Records supplied.
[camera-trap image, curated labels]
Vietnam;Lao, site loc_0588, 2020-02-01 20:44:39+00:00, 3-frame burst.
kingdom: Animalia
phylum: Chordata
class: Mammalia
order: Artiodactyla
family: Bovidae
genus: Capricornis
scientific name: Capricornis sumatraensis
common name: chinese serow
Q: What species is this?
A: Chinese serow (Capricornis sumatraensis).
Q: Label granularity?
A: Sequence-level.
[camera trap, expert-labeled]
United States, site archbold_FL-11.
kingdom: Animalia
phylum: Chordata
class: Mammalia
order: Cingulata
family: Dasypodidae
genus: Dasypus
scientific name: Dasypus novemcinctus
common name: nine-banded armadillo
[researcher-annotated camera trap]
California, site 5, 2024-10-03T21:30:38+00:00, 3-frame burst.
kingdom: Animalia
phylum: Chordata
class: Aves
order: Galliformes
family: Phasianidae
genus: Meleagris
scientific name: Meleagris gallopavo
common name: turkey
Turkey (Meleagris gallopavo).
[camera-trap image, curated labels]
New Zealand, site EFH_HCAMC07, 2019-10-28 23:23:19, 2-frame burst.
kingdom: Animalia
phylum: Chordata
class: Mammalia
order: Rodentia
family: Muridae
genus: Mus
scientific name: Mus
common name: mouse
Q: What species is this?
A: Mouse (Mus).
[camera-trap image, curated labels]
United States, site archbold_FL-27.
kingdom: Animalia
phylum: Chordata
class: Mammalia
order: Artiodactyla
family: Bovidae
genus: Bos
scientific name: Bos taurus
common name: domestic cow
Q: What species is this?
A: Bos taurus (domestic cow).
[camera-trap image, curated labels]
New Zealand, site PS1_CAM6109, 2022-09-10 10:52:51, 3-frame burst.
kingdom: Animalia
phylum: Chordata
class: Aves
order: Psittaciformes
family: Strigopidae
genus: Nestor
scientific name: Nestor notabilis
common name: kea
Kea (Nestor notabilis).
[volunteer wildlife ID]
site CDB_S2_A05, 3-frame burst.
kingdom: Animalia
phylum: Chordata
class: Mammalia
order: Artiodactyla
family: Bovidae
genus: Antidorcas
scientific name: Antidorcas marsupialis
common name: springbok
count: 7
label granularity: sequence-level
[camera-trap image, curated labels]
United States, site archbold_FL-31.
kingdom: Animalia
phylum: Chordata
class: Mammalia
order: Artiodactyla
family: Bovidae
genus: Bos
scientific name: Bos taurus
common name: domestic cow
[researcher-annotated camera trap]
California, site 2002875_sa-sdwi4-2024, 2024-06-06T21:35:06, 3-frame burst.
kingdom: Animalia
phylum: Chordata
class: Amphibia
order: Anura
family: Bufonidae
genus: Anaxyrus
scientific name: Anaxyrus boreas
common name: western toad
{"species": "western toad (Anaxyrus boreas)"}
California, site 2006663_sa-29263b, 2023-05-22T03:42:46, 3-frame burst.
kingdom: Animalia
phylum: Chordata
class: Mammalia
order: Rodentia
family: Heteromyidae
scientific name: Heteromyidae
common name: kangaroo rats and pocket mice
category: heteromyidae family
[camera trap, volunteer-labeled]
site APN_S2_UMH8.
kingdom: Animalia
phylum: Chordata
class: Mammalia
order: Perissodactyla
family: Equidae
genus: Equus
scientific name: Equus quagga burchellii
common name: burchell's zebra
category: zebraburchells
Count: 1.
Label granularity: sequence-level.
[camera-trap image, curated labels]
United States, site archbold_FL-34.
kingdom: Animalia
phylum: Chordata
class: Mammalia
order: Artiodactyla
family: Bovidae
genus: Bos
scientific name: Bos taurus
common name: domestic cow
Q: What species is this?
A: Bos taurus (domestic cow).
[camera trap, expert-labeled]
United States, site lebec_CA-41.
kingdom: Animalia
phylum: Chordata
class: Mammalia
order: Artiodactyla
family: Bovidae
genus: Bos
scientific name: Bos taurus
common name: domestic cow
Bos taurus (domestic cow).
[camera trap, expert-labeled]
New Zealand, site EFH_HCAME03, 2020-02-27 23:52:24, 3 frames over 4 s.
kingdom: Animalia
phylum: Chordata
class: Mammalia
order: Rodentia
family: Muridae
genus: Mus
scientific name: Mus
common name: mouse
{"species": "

Assigned task. Print exactly the lines above, between the one holding "Vietnam;Lao, site loc_0588, 2020-02-01" and the one holding "[volunteer wildlife ID]", inclusive, and nothing besides.

Response for this exercise.
Vietnam;Lao, site loc_0588, 2020-02-01 20:44:39+00:00, 3-frame burst.
kingdom: Animalia
phylum: Chordata
class: Mammalia
order: Artiodactyla
family: Bovidae
genus: Capricornis
scientific name: Capricornis sumatraensis
common name: chinese serow
Q: What species is this?
A: Chinese serow (Capricornis sumatraensis).
Q: Label granularity?
A: Sequence-level.
[camera trap, expert-labeled]
United States, site archbold_FL-11.
kingdom: Animalia
phylum: Chordata
class: Mammalia
order: Cingulata
family: Dasypodidae
genus: Dasypus
scientific name: Dasypus novemcinctus
common name: nine-banded armadillo
[researcher-annotated camera trap]
California, site 5, 2024-10-03T21:30:38+00:00, 3-frame burst.
kingdom: Animalia
phylum: Chordata
class: Aves
order: Galliformes
family: Phasianidae
genus: Meleagris
scientific name: Meleagris gallopavo
common name: turkey
Turkey (Meleagris gallopavo).
[camera-trap image, curated labels]
New Zealand, site EFH_HCAMC07, 2019-10-28 23:23:19, 2-frame burst.
kingdom: Animalia
phylum: Chordata
class: Mammalia
order: Rodentia
family: Muridae
genus: Mus
scientific name: Mus
common name: mouse
Q: What species is this?
A: Mouse (Mus).
[camera-trap image, curated labels]
United States, site archbold_FL-27.
kingdom: Animalia
phylum: Chordata
class: Mammalia
order: Artiodactyla
family: Bovidae
genus: Bos
scientific name: Bos taurus
common name: domestic cow
Q: What species is this?
A: Bos taurus (domestic cow).
[camera-trap image, curated labels]
New Zealand, site PS1_CAM6109, 2022-09-10 10:52:51, 3-frame burst.
kingdom: Animalia
phylum: Chordata
class: Aves
order: Psittaciformes
family: Strigopidae
genus: Nestor
scientific name: Nestor notabilis
common name: kea
Kea (Nestor notabilis).
[volunteer wildlife ID]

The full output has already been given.